6. Ecological narrative, affect, and interactive media
Several adjacent systems replace instrument control with ecological narrative and affective mediation. OceanChat, a web-based conversational platform with animated marine creatures, compared Static Scientific Information, Static Character Narrative, and Conversational Character Narrative in a between-subjects experiment with 7 (Pataranutaporn et al., 5 Feb 2025). The Conversational Character Narrative condition significantly increased behavioral intentions and sustainable choice preferences relative to static approaches, and the beluga whale character showed stronger emotional engagement across measures including perceived anthropomorphism and empathy. At the same time, deeper measures such as climate policy support and psychological distance showed limited movement (Pataranutaporn et al., 5 Feb 2025). This positions conversational aquatic agents as interventions for pro-environmental behavior rather than only as information systems.

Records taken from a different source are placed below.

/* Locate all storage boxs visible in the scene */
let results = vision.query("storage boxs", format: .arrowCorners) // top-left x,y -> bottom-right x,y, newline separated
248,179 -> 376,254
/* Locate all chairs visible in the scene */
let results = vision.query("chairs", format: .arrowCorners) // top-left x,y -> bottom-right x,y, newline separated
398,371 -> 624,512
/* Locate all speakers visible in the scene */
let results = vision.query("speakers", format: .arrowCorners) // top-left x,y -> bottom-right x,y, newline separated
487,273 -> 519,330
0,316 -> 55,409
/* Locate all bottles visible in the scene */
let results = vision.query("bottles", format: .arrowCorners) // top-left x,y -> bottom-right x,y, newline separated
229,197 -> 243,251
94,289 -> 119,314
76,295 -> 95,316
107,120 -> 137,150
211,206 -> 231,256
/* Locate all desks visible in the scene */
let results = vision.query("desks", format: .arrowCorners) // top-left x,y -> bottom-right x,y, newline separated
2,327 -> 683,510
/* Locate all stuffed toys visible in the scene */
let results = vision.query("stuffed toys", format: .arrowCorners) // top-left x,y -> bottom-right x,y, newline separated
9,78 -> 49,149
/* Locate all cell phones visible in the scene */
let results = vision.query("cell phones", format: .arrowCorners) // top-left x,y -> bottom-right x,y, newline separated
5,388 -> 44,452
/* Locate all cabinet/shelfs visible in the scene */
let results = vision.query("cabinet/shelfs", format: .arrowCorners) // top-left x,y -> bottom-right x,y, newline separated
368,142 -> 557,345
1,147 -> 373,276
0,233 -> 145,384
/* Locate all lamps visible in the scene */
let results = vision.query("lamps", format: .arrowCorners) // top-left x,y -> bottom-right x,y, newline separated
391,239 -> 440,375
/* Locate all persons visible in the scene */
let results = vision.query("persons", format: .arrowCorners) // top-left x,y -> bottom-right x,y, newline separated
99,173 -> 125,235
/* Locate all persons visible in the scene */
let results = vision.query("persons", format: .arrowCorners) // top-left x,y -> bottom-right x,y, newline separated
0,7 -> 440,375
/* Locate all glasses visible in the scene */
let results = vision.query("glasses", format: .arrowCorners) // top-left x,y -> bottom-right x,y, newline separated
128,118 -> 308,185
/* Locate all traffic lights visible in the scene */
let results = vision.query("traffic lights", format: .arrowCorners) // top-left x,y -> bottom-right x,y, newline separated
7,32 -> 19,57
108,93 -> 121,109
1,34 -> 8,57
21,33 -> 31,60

Sensorium Arc goes further by personifying the ocean as a poetic speaker in a real-time multimodal interactive AI agent system built on a modular multi-agent system and retrieval-augmented LLM framework (Bissell et al., 20 Nov 2025). The system enables natural spoken conversations from the ocean’s perspective, blends scientific insight with ecological poetics, and uses keyword detection and semantic parsing to trigger data visualizations and audiovisual playback based on time, location, and thematic cues (Bissell et al., 20 Nov 2025). Developed with the Center for the Study of the Force Majeure and inspired by Newton Harrison’s eco-aesthetic philosophy, it proposes a conversational mode of access to high-dimensional environmental data in which ocean data are treated as a living narrative rather than an abstract dataset (Bissell et al., 20 Nov 2025).
Whispering Water, explicitly recast in the supplied description as an AquaChat prototype, materializes human-AI dialogue through cymatic patterns on water (Wang et al., 26 Jan 2026). The installation stages a four-phase ritual of confession, contemplation, response, and release; routes speech to ASR and emotion2vec+; invokes six large-LLMs in parallel; synthesizes their replies through ElevenLabs; and converts those replies through STFT decomposition, Bark-scale remapping, inverse FFT, and six subwoofer channels into interfering wavefields on the water surface (Wang et al., 26 Jan 2026). No formal user-study metrics are reported, and the work is presented as an exploratory art installation (Wang et al., 26 Jan 2026).
Taken together, the literature shows AquaChat as a convergent label for systems that bind aquatic domains to conversational AI through grounded execution. In robotics, the grounding target is vehicle planning and control; in advisory systems, it is sensor and regulatory data; in modeling, it is simulation and forecast infrastructure; and in eco-aesthetic work, it is narrative, embodiment, and affect. This suggests that AquaChat is best understood not as a single platform, but as an evolving design space for language-mediated interaction with water, oceans, and aquatic infrastructures.